■ **REQUISITOS DO EXERCÍCIO**
Escreva a continuação do texto sobre as condições de trabalho no jornalismo brasileiro, começando logo após a última frase apresentada.

■ **TEXTO DE ORIGEM**
····················
Segundo o estudo da UFSC, quando questionados se o ritmo de trabalho é muito intenso, 73,3% dos entrevistados disseram que “sim”. Sobre a valorização no trabalho, 43% concordam com a afirmação “me sinto desvalorizado no trabalho”.

Outro aspecto importante diz respeito à renda. O jornalismo brasileiro paga pouco a profissionais de formação elevada. A renda mensal de 59,2% dos entrevistados é inferior a R$ 5.500 por mês e apenas 12% recebem acima de R$ 11 mil, revela a pesquisa.

“Eu não abandonei o jornalismo totalmente e ainda trabalho com redações na parte de desenvolvimento e gestão de comunidades e produtos, que são as áreas em que me especializei nos últimos anos”. Além de investir na carreira acadêmica (atualmente está no doutorado), Bodenmüller tem focado em modelos de trabalho que lhe tragam retorno financeiro e que permitam manter qualidade de vida com tempo livre e cuidados com a saúde física e mental.
····················
■ **REGISTROS LISTADOS**
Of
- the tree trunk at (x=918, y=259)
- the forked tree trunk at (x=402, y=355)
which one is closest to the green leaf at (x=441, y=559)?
····················
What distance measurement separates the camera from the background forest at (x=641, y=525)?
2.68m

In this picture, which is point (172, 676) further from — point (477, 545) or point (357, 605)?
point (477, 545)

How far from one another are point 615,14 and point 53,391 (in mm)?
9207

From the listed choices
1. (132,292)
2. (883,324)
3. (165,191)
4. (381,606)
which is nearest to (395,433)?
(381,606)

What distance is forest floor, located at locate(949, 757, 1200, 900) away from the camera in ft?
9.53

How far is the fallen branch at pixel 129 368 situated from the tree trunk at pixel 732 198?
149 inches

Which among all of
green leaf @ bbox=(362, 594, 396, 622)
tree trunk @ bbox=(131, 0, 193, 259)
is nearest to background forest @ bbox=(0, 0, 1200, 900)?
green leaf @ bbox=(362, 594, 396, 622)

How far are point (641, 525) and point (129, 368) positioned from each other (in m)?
····················
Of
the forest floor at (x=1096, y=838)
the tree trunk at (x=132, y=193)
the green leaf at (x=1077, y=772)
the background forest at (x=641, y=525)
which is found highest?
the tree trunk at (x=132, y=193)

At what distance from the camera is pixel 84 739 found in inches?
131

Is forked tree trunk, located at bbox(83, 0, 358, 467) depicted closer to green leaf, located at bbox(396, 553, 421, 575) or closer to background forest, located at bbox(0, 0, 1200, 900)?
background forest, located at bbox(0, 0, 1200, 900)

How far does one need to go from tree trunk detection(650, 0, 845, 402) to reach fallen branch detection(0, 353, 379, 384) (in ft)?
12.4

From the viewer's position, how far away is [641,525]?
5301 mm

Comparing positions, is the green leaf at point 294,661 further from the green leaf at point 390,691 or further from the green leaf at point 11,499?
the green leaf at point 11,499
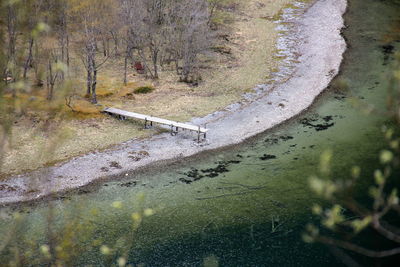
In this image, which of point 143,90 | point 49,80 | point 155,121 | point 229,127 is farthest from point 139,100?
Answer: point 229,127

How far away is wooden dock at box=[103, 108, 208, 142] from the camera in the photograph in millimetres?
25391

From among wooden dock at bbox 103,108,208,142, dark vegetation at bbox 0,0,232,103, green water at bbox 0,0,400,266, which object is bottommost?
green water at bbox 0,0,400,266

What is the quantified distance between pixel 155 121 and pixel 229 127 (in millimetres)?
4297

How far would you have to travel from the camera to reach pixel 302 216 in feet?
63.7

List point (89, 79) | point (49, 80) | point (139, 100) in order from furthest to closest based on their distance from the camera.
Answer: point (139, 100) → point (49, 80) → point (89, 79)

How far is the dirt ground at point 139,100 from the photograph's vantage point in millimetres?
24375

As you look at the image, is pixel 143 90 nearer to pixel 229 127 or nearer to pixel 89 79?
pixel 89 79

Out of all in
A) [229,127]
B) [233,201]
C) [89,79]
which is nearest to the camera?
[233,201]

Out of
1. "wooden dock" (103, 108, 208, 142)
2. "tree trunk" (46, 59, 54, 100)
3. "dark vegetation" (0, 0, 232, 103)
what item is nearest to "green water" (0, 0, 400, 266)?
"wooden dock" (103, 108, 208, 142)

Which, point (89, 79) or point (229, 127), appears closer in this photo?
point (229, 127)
····················
■ **RESULTADO DA TAREFA**
Mudança radical de área

Nathalia Lobo decidiu ser jornalista ainda na adolescência aos 13 anos.“Gostava muito de escrever, sempre fui muito fluente na leitura e ganhei concursos literários no colégio”, diz ela. Lobo iniciou na profissão como estagiária no jornal Diário do Nordeste, onde fez toda a sua carreira. Assim que se formou na UFC (Universidade Federal do Ceará), foi contratada como repórter de polícia, passando depois pelas cargos de subeditora e editora de Cidades.

Mas entre 2016 e 2017, quando estava no topo da carreira, a profissão começou a pesar na sua rotina. “Eu ficava no jornal até o início da madrugada para o fechamento da primeira página e comecei a ficar muito ausente de casa”, explica Lobo. “Minha filha, que na época tinha sete anos, começou inclusive a querer morar com a avó porque ela reclamava que eu não estava em casa”.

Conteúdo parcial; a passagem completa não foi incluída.